I would like to keep the save() behavior that lets a list of fields be passed in. Even though its not documented, there was a test for it and I know I have some code that uses it. I think the method could work like this. It also fixes the above error if the args/fields ends up empty.

    @annotate_doc_failure
    def save(self, doc, *args, state=None, **kwargs):
        data = self._prep_save(doc, kwargs.pop('validate', True))
        if not args and state is not None and state.original_document:
            args = tuple(set((k for k, v in
                              doc_to_set(state.original_document)
                              ^ doc_to_set(data))))
        if args:
            values = dict((arg, data[arg]) for arg in args)
            result = self._impl(doc).update(
                dict(_id=doc._id), {'$set': values}, **fix_write_concern(kwargs))
        else:
            result = self._impl(doc).save(data, **fix_write_concern(kwargs))
        if result and '_id' not in doc:
            doc._id = result
        return result

However, I have found another bug, a very subtle one.
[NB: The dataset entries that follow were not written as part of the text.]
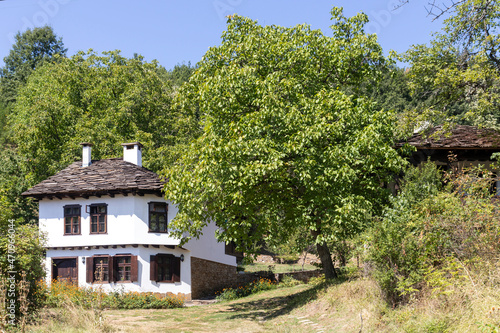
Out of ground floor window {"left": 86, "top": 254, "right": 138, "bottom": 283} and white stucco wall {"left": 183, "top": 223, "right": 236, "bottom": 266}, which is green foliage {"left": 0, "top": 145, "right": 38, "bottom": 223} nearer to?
ground floor window {"left": 86, "top": 254, "right": 138, "bottom": 283}

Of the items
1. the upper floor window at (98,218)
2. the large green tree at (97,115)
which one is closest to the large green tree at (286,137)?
the upper floor window at (98,218)

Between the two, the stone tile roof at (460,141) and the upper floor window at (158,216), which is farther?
the upper floor window at (158,216)

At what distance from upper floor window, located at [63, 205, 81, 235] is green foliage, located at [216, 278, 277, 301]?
865 cm

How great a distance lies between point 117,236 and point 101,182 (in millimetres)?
3095

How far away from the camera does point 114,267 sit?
84.6ft

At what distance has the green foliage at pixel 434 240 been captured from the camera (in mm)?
11249

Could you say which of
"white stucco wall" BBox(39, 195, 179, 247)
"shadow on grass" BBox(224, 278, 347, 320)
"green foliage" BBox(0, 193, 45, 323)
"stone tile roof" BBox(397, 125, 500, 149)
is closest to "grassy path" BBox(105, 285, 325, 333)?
"shadow on grass" BBox(224, 278, 347, 320)

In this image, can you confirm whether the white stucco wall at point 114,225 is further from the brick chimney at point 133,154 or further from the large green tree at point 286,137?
the large green tree at point 286,137

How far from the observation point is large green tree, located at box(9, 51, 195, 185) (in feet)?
112

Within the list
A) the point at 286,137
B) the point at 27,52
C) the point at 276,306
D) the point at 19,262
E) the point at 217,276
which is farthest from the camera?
the point at 27,52

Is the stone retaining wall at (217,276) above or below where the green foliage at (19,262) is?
below

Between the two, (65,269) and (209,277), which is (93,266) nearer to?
(65,269)

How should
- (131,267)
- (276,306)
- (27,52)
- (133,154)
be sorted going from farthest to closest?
(27,52) → (133,154) → (131,267) → (276,306)

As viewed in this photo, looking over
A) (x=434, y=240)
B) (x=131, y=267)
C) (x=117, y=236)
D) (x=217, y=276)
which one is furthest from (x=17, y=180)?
(x=434, y=240)
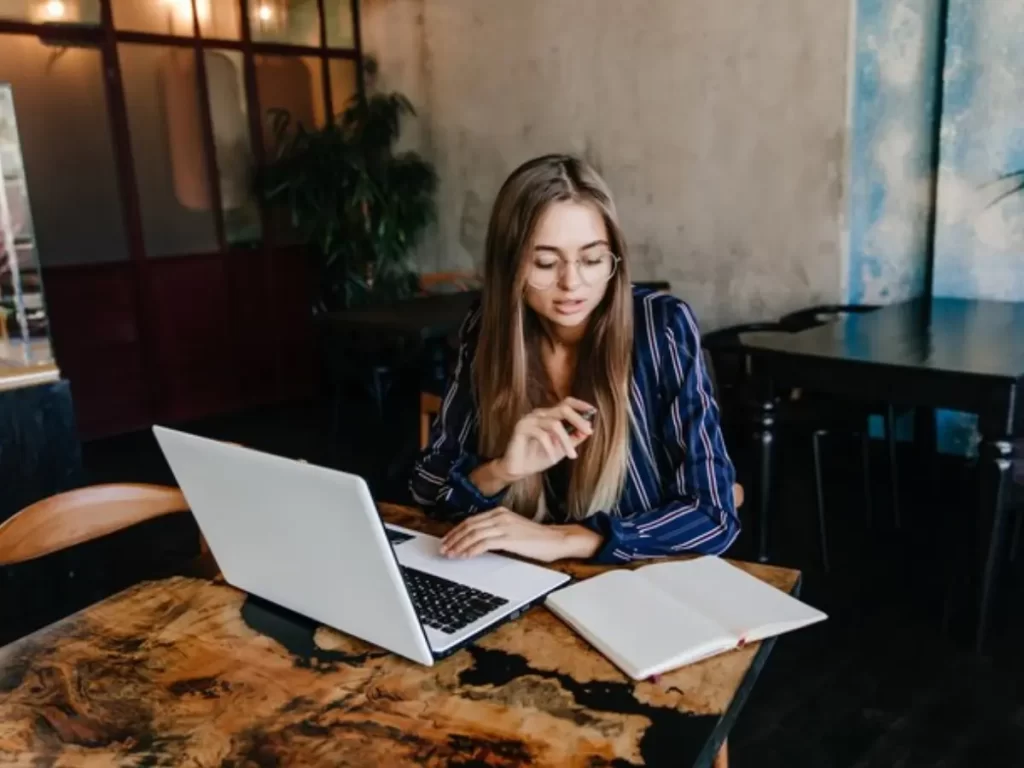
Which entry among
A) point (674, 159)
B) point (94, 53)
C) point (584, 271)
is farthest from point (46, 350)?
point (674, 159)

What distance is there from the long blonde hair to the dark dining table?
1.10m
Here's a simple test case. If you do multiple updates within a session and one of the updates puts a field back to the original value, that is not detected as a change so it is not saved. Not sure what the right solution to this would be. Maybe original_document could be updated after a flush/save? But I don't know what other impacts that would make.

class TestBasicMapping(TestCase):
    ...
    def test_multiple_update_flushes(self):
        initial_doc = self.Basic()
        initial_doc.a = 1
        self.session.flush()
        self.session.close()

        doc_updating = self.Basic.query.get(_id=initial_doc._id)
        doc_updating.a = 2
        self.session.flush()
        doc_updating.a = 1  # back to "initial" value
        doc_updating.e = 'foo'  # change something else too
        self.session.flush()
        self.session.close()

        doc_after_updates = self.Basic.query.get(_id=doc_updating._id)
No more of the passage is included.